▶ **Activity**
The copy you give must match the lines from the top of the data through the line containing "Svarta boots, Pace" exactly, and it must hold no pictures.

***

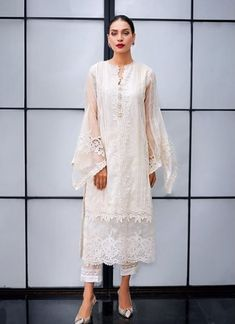 All white is a perennial classic and our kurta is a must-have this season Rema & Shehrbano Pakistani Designer Suits, Pakistani Dress Design, Indian Designer Outfits, Pakistani Outfits, Indian Outfits, Designer Dresses, Chic Outfits, Dress Outfits, Fashion Dresses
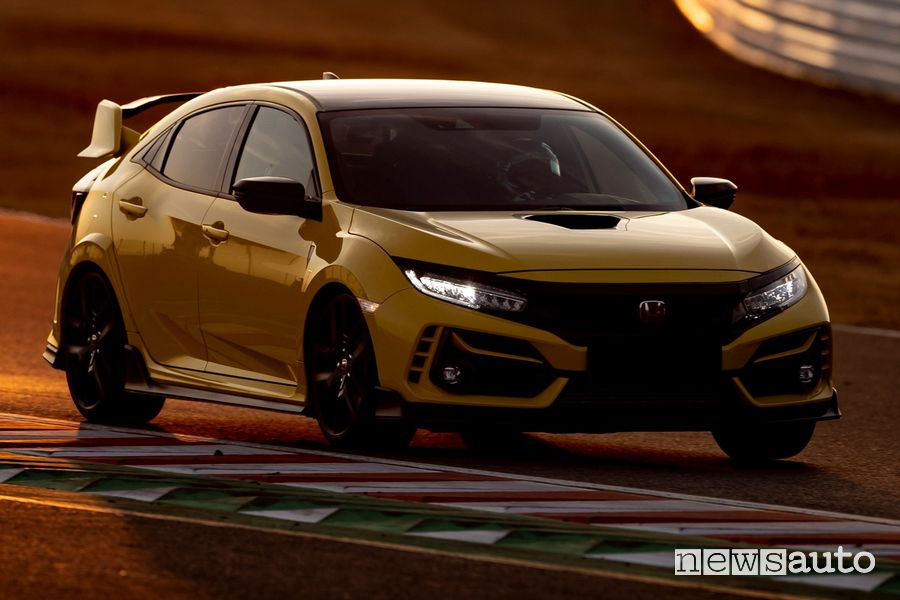 Honda Civic Type R Limited Edition sulla pista di Suzuka
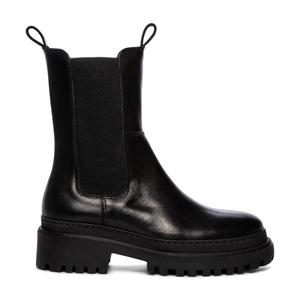 Svarta boots, Pace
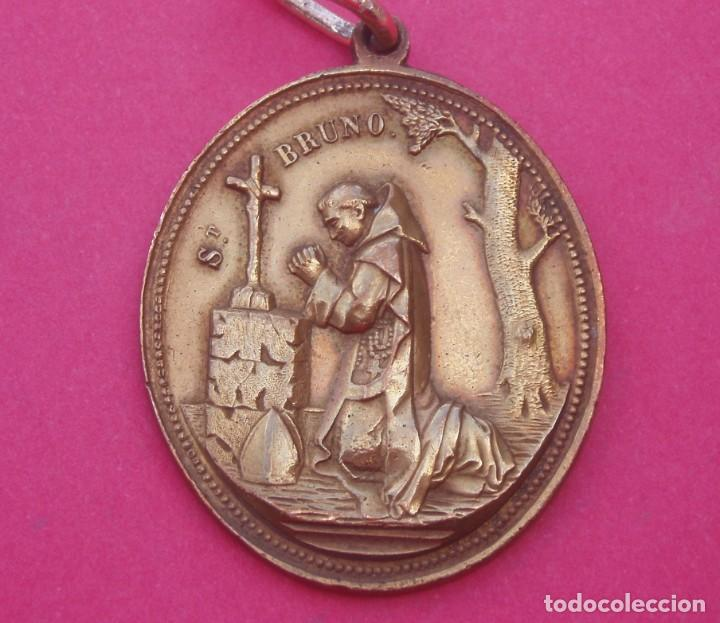 PRECIOSA MEDALLA SIGLO XIX SAN BRUNO Y SAGRADOS CORAZONES. JESÚS, MARÍA Y SAN JOSÉ. (Antigüedades - Religiosas - Medallas Antiguas)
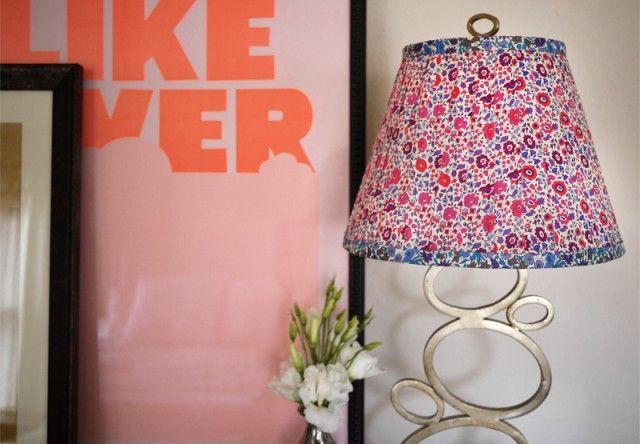 Come creare delle lampade con stoffe floreali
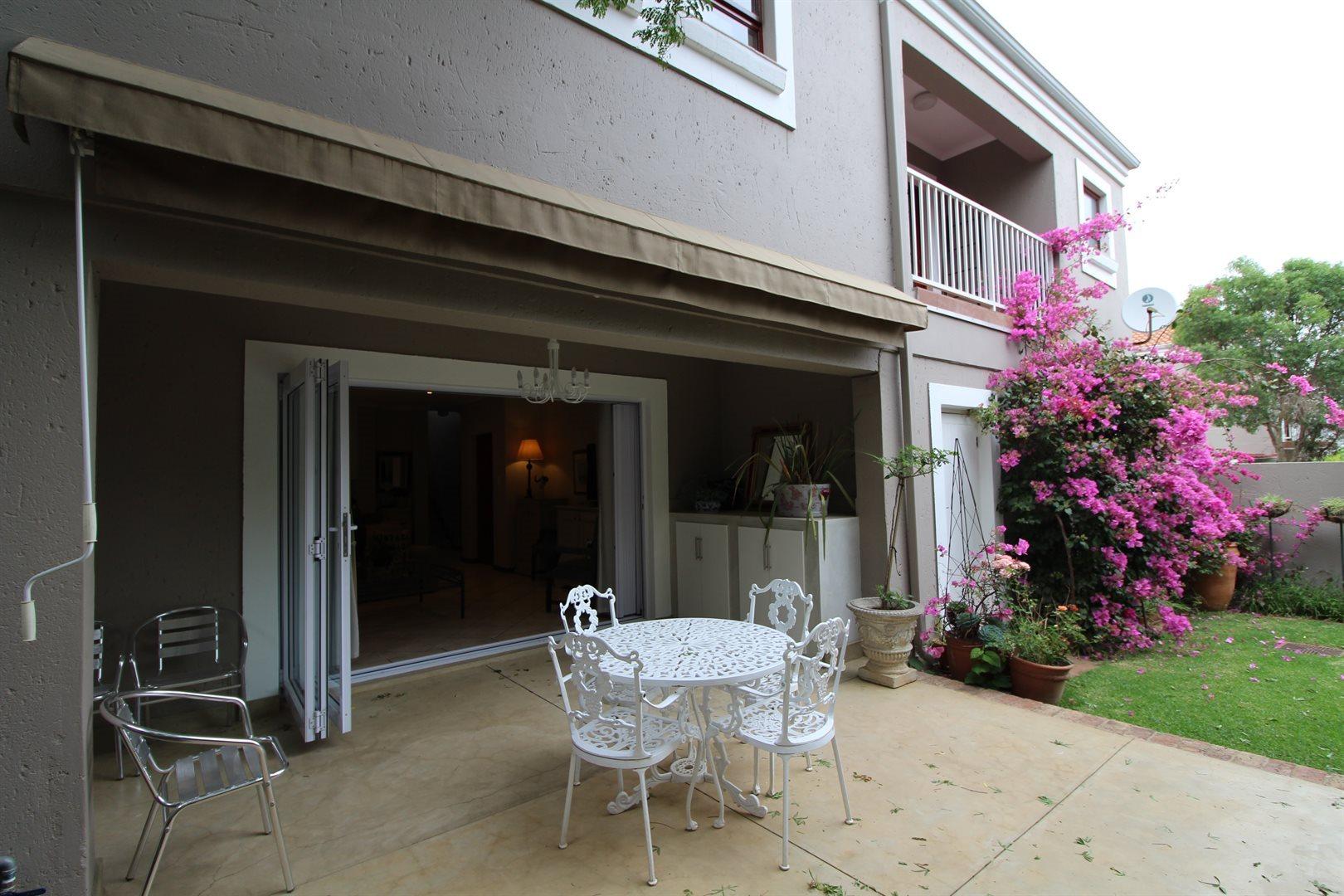 Bryanston property for sale. Ref No: 13551237. Picture no 30
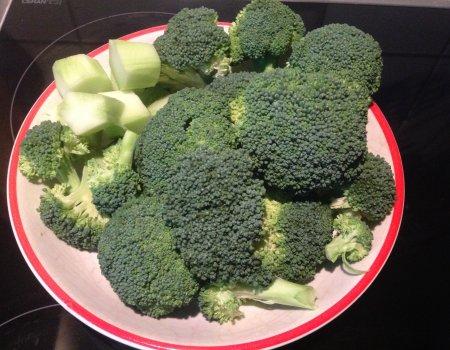 Zupa brokułowa-krem z makaronem i parmezanem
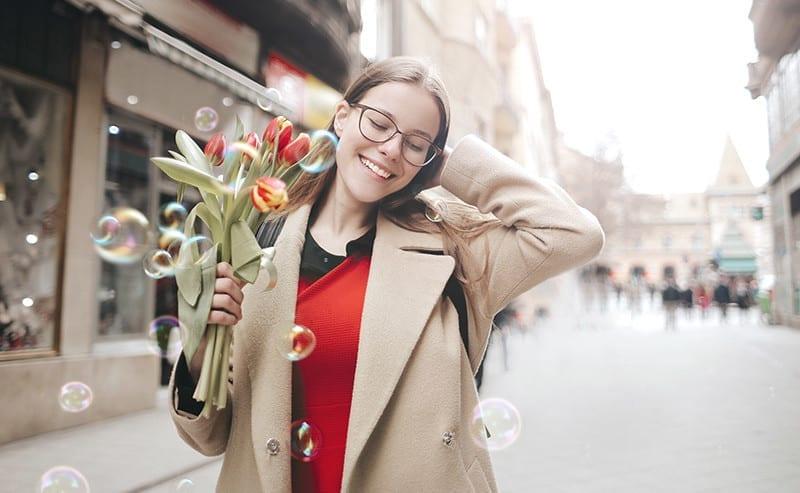 花を持って笑っている女性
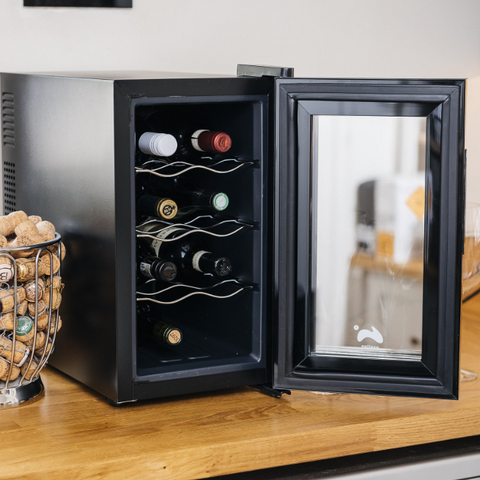 ovation-wine-bottle-and-drinks-thermoelectric-cooler-fridge-vertical-black
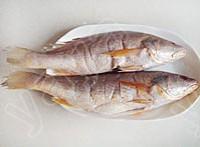 家常乾燒黃花魚的做法圖解1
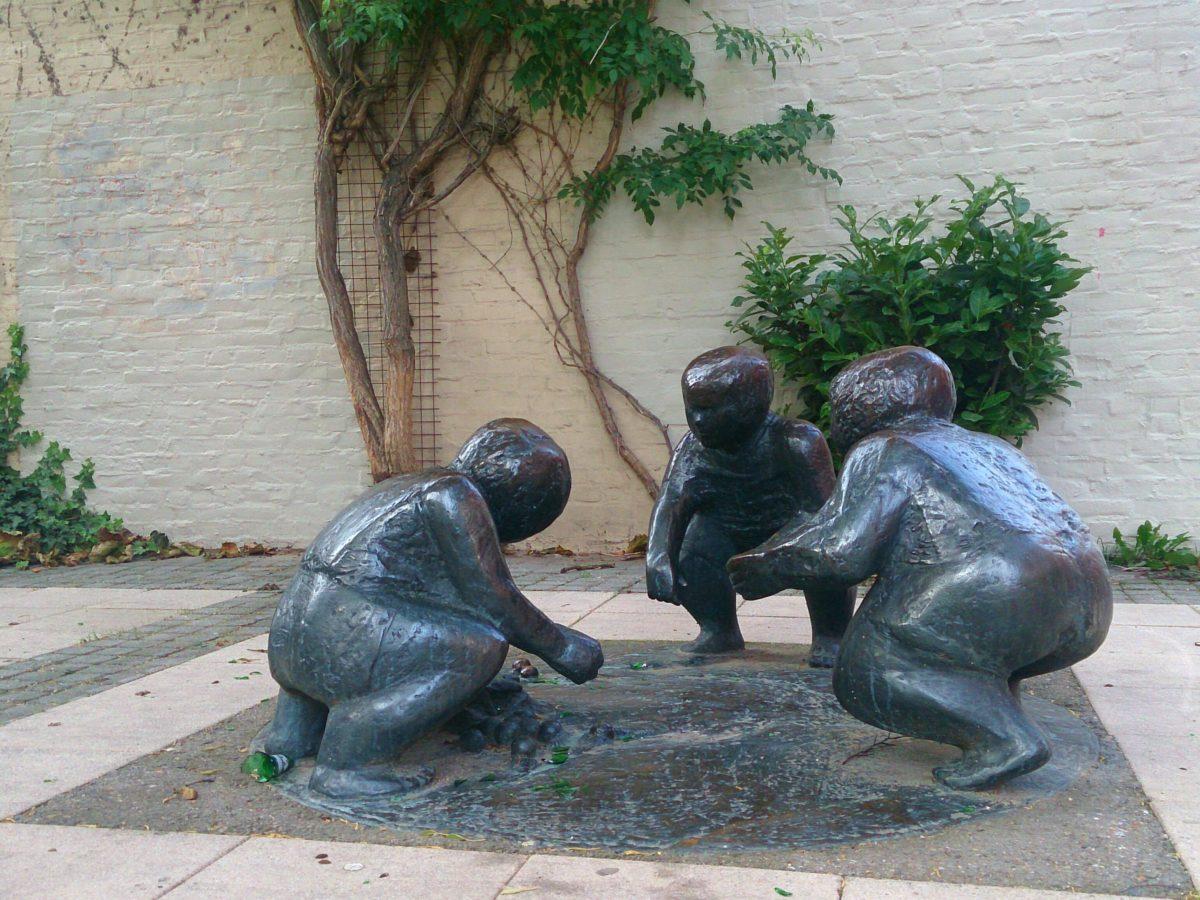 Maastricht: Skulptur spielende Kinder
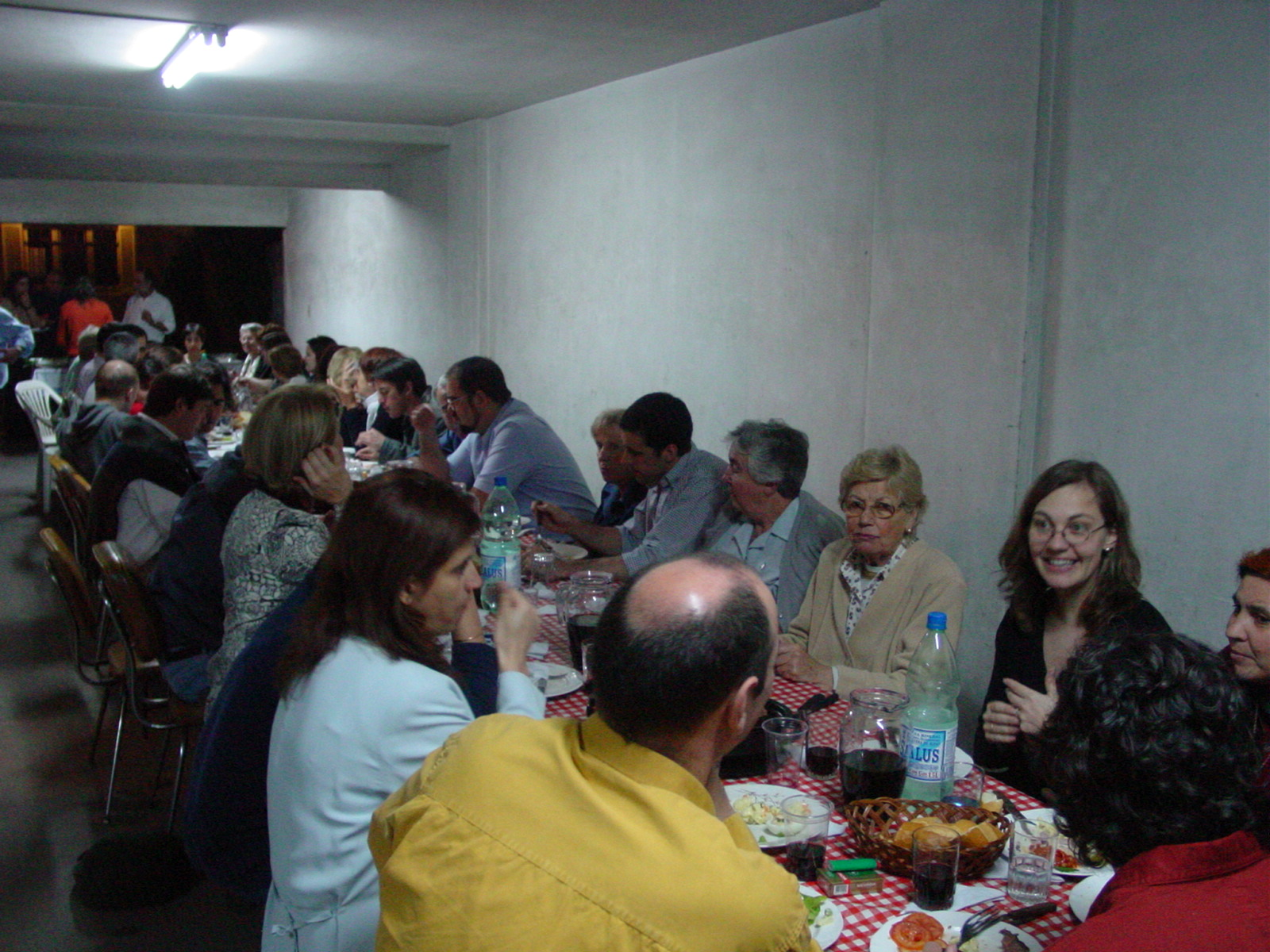 After a working day on Basque Studies, gathering and dinner at the headquarters of Haize Hegoa in Montevideo (photo EuskalKultura.com)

***

▶ **Result below**
 All white is a perennial classic and our kurta is a must-have this season Rema & Shehrbano Pakistani Designer Suits, Pakistani Dress Design, Indian Designer Outfits, Pakistani Outfits, Indian Outfits, Designer Dresses, Chic Outfits, Dress Outfits, Fashion Dresses
 Honda Civic Type R Limited Edition sulla pista di Suzuka
 Svarta boots, Pace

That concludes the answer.